Selected Publications

Lee, D. M., Kennedy, C., & Benson, L. C. (In Preparation). Students’ epistemic practices during argumentation in a course-based undergraduate research experience.
Lee, D. M., Weindling, M., Syed, A., & Donovan, B. M. (In Preparation). Treatment Effect Heterogeneity and its Implications for Reducing Belief in Genetic Essentialism Through Genetics Instruction.

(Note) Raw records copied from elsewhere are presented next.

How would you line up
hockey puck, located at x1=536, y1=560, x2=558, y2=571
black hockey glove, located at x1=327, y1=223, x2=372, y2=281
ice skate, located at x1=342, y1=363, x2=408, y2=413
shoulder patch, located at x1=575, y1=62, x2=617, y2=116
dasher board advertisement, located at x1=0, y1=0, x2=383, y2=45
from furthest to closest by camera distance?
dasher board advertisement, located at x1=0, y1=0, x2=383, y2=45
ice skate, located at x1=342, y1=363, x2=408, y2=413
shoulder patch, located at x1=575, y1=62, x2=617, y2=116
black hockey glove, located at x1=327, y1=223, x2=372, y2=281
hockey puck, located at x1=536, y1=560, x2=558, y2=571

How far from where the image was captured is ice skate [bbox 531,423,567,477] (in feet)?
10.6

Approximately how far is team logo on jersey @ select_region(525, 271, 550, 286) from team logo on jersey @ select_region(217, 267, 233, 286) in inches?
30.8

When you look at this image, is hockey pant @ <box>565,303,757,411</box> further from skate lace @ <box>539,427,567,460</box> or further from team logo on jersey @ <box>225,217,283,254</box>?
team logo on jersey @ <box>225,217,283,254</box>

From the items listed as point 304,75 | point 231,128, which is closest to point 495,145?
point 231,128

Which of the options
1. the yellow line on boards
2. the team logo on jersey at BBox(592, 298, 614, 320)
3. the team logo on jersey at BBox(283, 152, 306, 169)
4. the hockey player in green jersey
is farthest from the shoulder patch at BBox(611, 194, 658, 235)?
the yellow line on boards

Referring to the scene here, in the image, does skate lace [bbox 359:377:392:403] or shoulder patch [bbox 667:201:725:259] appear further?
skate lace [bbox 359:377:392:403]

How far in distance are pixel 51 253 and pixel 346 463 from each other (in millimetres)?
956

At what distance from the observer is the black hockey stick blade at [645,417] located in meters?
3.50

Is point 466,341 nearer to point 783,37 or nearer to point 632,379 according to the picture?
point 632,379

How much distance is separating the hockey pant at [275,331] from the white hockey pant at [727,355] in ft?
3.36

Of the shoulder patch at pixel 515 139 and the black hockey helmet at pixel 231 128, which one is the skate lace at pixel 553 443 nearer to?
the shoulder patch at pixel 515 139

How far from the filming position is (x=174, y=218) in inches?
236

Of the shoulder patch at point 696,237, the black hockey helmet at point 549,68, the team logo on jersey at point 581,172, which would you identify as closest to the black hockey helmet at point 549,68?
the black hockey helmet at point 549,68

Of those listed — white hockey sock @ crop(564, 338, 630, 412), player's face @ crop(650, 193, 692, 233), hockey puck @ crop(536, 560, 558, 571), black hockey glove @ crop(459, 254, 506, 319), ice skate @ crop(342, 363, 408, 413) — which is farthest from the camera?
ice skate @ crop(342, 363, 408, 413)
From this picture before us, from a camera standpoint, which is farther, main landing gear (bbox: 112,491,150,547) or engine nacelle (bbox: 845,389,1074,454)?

Faber, C. J., Kajfez, R. L., Lee, D. M., Benson, L. C., Kennedy, M. S., & Creamer, E. G. (2022). A grounded theory model of the dynamics of undergraduate engineering students’ researcher identity and epistemic thinking. Journal of Research in Science Teaching, 59(4), 529–560. https://doi.org/10.1002/tea.21736
Kajfez, R., Lee, D., Ehlert, K., Faber, C., Benson, L., & Kennedy, M. (2021). A Mixed Method Approach to Understanding Researcher Identity. Studies in Engineering Education, 2(1), 1–15. https://doi.org/10.21061/see.24
Lee, D., Wright, M., Faber, C., Kennedy, C., & Dittrich-Reed, D. (2021). Participation in Biology Education Research Influences Students’ Epistemic Development. CBE—Life Sciences Education, 20(4), ar58. https://doi.org/10.1187/cbe.20-11-0255
Donovan, B. M., Weindling, M., & Lee, D. M. (2020). From Basic to Humane Genomics Literacy. Science & Education, 1479–1511.
Faber, C. J., Kajfez, R. L., McAlister, A. M., Ehlert, K. M., Lee, D. M., Kennedy, M. S., & Benson, L. C. (2020). Undergraduate engineering students’ perceptions of research and researchers. Journal of Engineering Education, 109, 780–800.